Do this
Please edit the entries starting with the line containing "Of the two objects" and going on through the end of the entries. Rewrite those lines with "forehead" replaced by "chin", keeping all else the same.

Entries from a collection:

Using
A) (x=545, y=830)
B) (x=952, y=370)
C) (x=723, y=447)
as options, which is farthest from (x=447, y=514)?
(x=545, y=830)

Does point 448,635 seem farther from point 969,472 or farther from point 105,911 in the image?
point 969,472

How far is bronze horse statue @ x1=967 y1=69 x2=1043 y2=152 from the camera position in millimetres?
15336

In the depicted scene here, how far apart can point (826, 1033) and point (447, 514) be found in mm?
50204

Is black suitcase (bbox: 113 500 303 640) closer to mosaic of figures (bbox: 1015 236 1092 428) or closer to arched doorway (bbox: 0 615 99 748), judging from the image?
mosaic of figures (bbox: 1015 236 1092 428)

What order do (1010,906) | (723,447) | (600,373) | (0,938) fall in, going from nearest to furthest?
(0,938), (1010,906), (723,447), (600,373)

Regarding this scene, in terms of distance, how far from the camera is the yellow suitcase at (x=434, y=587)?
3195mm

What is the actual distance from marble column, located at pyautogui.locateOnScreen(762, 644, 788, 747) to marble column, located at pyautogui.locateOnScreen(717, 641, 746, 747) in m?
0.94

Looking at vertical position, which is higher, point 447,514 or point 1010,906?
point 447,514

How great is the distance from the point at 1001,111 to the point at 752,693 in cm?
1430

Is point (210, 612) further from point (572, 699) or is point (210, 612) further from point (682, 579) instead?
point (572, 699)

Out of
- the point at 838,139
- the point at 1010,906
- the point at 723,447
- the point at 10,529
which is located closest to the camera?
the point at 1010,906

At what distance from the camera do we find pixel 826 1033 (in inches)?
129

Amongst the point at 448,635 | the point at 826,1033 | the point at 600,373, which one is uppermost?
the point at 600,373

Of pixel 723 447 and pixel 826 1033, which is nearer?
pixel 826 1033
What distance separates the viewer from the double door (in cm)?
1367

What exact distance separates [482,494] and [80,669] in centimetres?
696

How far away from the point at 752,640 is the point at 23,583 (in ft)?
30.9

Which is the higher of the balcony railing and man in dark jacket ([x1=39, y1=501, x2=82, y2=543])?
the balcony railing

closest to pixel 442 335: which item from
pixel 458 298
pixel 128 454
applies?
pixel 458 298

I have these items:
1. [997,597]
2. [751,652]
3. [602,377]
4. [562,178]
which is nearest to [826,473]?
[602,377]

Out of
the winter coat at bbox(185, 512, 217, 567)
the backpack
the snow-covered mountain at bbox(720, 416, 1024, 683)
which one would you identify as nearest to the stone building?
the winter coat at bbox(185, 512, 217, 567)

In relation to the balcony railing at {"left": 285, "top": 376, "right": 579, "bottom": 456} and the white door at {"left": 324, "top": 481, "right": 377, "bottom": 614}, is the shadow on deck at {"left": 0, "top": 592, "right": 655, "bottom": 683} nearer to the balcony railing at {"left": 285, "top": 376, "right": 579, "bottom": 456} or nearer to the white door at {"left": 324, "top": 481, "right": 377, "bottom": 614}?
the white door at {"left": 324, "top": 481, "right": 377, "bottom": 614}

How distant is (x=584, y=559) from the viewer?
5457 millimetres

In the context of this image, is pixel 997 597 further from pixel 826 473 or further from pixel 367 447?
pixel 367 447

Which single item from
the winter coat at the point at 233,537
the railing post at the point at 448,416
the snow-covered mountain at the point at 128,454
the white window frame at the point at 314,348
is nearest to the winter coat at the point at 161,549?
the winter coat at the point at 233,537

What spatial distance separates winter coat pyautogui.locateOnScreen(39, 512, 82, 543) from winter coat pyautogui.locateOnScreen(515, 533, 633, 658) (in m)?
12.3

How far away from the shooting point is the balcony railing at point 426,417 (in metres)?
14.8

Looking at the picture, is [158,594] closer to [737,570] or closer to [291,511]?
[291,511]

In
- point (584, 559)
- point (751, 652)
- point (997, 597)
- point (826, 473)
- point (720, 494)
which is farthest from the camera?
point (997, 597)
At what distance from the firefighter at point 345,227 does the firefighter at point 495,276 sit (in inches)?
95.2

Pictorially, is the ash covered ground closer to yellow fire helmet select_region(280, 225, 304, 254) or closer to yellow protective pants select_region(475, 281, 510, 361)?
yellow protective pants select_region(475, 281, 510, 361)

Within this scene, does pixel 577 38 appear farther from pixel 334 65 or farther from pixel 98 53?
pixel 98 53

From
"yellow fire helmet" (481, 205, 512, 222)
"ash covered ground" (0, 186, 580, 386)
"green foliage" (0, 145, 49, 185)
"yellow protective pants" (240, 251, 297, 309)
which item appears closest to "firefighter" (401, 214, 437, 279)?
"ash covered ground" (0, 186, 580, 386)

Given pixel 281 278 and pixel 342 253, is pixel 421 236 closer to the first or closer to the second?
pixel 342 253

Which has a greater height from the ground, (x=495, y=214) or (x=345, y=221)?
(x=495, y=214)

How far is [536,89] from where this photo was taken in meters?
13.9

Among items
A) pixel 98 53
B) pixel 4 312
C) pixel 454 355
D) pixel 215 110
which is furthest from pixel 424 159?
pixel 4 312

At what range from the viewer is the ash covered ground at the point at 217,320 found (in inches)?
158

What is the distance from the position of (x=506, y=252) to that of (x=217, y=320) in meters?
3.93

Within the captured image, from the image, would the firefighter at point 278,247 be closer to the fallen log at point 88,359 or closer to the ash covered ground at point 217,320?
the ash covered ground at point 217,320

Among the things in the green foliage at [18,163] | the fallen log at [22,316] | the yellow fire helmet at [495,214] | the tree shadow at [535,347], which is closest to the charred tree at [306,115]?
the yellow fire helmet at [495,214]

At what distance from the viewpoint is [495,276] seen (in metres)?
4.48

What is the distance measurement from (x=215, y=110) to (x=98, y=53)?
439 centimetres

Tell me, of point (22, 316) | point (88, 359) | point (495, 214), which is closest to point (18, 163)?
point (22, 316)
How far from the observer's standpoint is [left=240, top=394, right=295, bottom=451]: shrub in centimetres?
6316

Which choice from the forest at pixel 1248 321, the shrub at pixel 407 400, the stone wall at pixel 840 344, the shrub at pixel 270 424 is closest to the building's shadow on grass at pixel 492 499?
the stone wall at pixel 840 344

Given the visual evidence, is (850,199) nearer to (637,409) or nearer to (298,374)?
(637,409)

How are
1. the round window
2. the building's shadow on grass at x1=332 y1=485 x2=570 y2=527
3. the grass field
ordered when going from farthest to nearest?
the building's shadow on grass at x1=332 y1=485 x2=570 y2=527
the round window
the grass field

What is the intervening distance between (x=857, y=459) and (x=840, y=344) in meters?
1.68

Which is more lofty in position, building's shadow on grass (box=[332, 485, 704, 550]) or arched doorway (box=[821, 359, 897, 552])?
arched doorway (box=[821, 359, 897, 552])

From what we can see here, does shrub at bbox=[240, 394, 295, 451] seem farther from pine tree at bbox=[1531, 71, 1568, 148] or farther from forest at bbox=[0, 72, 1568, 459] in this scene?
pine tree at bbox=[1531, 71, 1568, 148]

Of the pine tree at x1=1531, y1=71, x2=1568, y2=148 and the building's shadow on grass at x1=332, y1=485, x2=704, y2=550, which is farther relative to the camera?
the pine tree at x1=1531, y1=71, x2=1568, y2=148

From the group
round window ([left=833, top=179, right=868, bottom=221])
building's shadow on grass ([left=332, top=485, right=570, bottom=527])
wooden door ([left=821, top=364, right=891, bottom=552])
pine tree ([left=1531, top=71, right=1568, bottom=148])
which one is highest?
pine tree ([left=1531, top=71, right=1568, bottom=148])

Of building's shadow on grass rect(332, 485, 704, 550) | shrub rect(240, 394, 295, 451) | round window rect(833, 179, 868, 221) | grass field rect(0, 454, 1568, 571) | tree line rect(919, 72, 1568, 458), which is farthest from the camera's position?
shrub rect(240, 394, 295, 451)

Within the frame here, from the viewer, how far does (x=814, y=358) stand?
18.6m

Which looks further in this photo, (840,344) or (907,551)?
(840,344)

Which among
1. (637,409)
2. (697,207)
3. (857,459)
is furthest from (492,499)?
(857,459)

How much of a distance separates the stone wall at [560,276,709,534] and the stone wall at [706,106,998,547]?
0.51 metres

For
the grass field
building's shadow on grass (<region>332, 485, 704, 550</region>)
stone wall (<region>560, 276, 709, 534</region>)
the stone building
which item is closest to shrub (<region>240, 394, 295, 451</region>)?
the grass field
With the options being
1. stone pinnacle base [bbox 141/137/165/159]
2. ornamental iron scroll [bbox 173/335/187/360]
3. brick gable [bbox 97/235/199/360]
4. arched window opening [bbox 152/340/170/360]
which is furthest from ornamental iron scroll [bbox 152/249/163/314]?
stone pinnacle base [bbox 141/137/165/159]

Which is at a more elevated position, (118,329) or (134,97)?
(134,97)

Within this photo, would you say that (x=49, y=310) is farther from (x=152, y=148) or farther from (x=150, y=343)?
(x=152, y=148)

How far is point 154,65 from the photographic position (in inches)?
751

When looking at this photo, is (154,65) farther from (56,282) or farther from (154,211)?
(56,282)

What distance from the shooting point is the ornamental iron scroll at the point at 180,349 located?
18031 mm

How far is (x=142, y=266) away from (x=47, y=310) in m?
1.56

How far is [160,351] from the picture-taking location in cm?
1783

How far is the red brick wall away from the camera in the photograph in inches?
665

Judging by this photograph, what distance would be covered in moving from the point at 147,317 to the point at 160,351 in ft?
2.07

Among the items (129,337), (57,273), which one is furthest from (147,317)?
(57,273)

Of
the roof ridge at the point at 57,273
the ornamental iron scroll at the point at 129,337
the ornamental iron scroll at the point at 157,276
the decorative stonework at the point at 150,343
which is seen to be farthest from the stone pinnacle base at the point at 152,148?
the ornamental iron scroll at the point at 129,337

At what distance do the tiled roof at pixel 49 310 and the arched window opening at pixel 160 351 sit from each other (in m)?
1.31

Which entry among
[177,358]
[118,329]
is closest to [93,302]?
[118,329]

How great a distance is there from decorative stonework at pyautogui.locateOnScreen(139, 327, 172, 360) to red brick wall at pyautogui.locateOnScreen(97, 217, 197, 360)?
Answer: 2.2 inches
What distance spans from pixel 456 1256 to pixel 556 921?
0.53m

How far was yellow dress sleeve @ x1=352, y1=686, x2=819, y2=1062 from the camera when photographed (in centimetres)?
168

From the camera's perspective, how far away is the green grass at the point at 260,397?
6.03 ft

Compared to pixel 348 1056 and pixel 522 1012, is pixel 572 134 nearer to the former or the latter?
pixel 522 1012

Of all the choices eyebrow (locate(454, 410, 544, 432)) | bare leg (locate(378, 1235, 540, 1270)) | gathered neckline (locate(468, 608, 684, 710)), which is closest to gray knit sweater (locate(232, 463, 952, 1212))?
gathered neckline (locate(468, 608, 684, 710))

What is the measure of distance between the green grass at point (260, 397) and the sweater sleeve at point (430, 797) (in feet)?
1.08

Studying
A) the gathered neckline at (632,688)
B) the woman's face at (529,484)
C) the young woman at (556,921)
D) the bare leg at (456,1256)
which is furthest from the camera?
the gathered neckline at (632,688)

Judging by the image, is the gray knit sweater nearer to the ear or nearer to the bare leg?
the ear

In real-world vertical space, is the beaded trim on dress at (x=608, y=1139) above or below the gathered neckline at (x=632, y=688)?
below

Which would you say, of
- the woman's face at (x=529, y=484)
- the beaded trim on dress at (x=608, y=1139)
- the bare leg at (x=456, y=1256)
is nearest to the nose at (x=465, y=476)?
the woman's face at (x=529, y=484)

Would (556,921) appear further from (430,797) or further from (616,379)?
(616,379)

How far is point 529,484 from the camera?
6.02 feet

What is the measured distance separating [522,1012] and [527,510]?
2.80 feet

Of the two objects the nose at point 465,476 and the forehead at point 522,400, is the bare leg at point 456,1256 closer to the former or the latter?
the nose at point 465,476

Output of the task
Of the two objects the nose at point 465,476 and the chin at point 522,400, is the bare leg at point 456,1256 closer to the former or the latter?
the nose at point 465,476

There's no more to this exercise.